• WHAT TO DO
Among the entries below, how many lines contain the string "site"? Only the number, please.

• GIVEN RECORDS
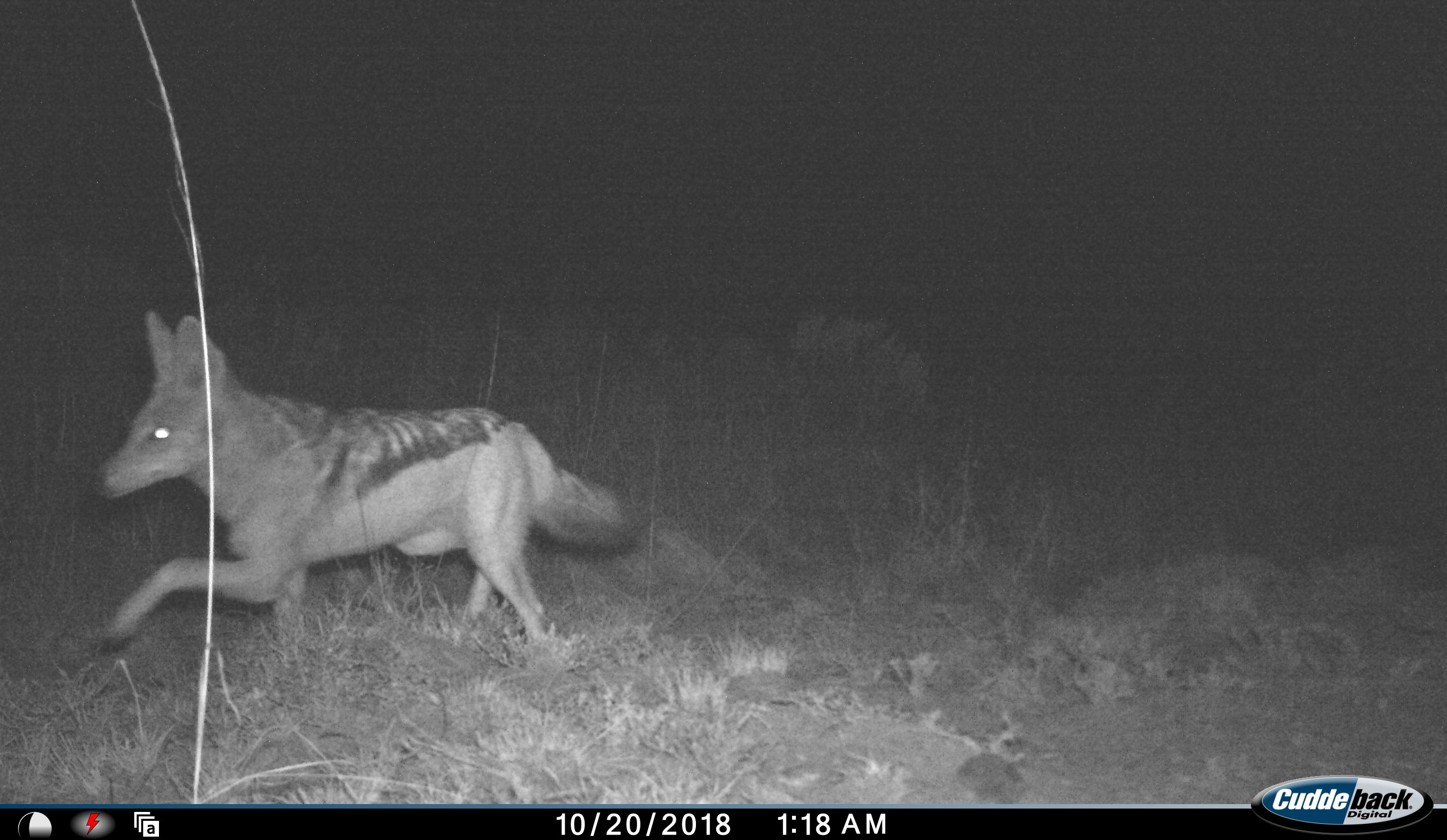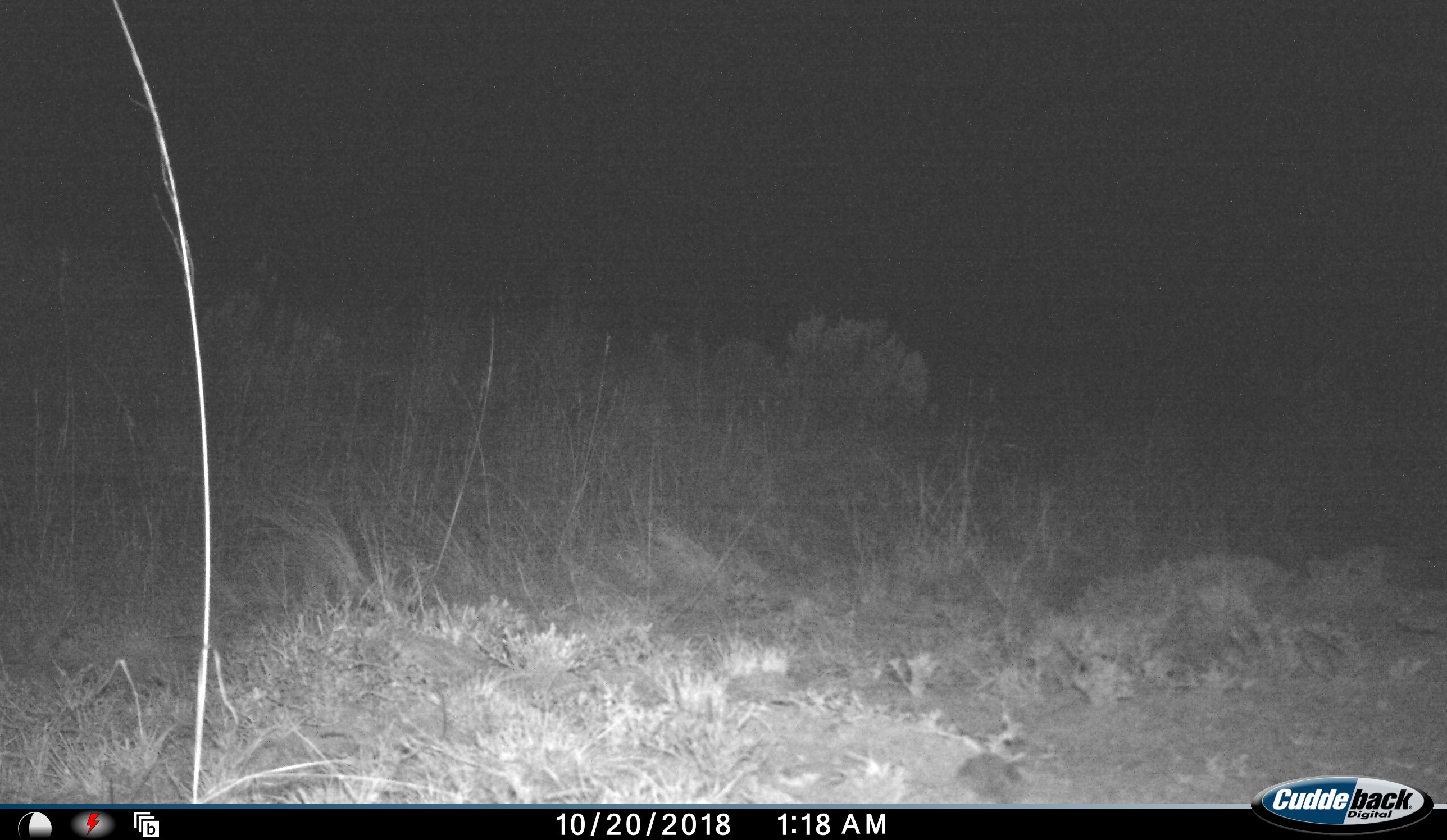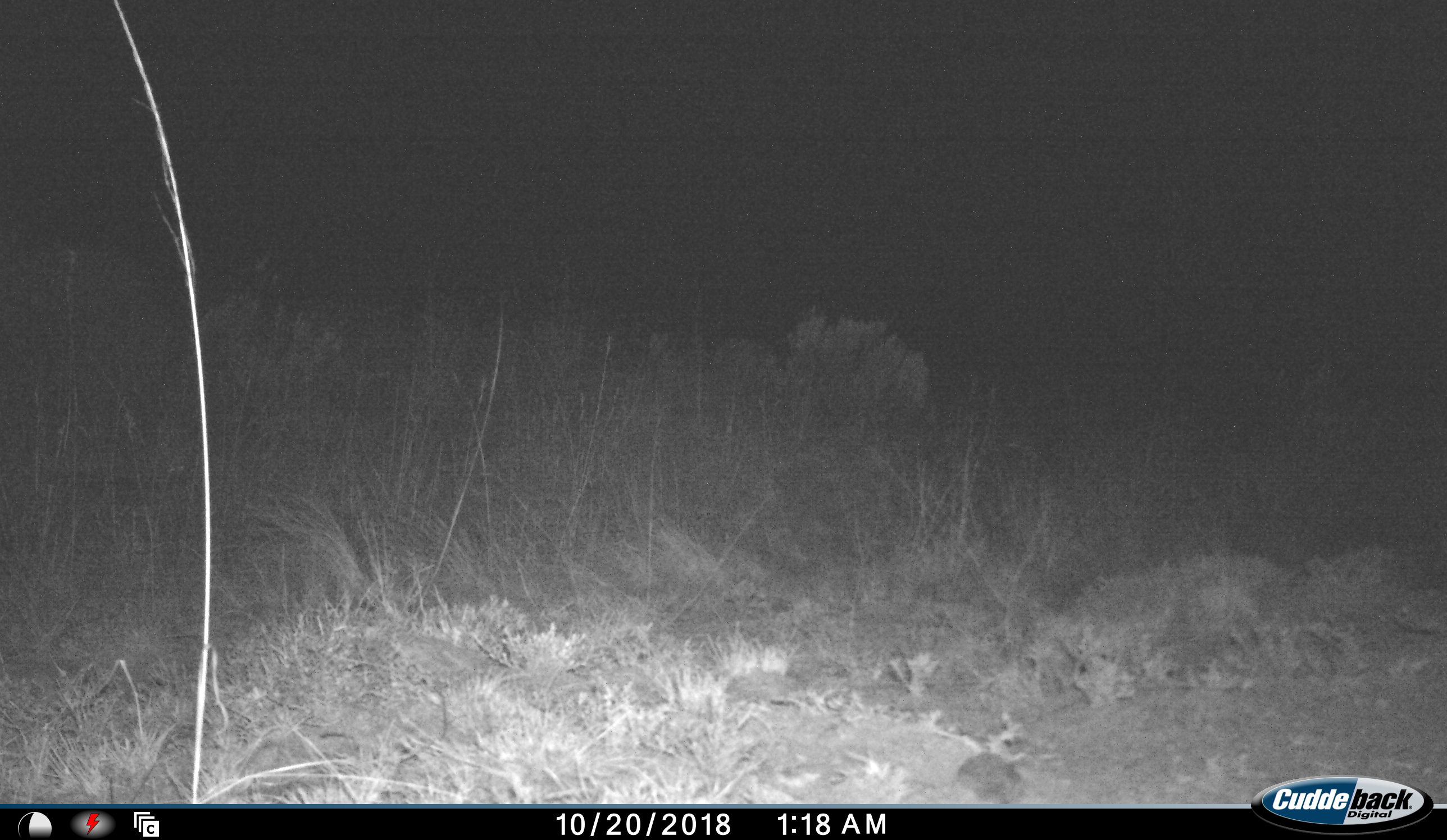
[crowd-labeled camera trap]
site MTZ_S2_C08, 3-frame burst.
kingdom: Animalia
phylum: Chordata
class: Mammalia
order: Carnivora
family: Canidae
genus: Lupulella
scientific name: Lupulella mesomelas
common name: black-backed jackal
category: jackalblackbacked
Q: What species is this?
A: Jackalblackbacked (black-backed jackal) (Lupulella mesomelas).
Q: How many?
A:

--

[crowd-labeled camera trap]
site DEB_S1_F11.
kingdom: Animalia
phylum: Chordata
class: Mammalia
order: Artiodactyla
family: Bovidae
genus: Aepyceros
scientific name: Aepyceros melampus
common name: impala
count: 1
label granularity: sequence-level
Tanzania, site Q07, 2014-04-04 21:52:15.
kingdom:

• REPLY TO THE EXERCISE
3